Question 1: Which major category has the highest share of women?

Analysis

In the raw_data, there are detailed information for each of the 173 majors. In order to answer the question, we need to group the major category, and find the total people, total women, and total men for each major category.

It seems that the raw_data is already tidied. We should create a new dataframe for our analysis and make no changes to the raw_data.

Use %>% from the magrittr package to pipe the raw_data into our new dataframe, college_major.

college_major <- raw_data %>%

Next, use group_by() function from the dplyr package to group rows by column value, Major_category.

college_major <- raw_data %>%
  group_by(Major_category) %>%

Then, use summarise() and sum() functions to sum by group. We find the total women, total men, and total people for each major category. Use na.rm=TRUE to exclude NA’s. Otherwise, NA can be return if there is a NA value for the major category.

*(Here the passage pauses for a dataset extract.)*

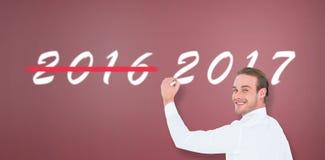 Immagine composita di scrittura allegra dell'uomo d'affari con l'indicatore fotografie stock libere da diritti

college_major <- raw_data %>%
  group_by(Major_category) %>% #Here we group the major category
  summarise(Total = sum(Total,na.rm=TRUE), 
            Men = sum(Men,na.rm=TRUE), 
            Women = sum(Women,na.rm=TRUE))

By now, we should have the total women, total men, and total people for each major category. Use mutate() from the dplyr package to create a new column for the percentage of women for each major category.

# install.packages('dplyr')
library(dplyr)

college_major <- raw_data %>%
  group_by(Major_category) %>% #Here we group the major category
  summarise(Total = sum(Total,na.rm=TRUE), 
            Men = sum(Men,na.rm=TRUE), 
            Women = sum(Women,na.rm=TRUE)) %>% # We find the total women, total men, and total people for each major category. 
  mutate(ShareWomen = Women/Total)

datatable(college_major, options = list(scrollX = TRUE), caption = 'Table 1: This is raw_data from FiveThirtyEight. It contains the number of recent grads for each major, the type of jobs they got, and more')

Visualization

Use ggplot to graph the dataframe. Use reorder() function to reorder the major category by the percentage of women.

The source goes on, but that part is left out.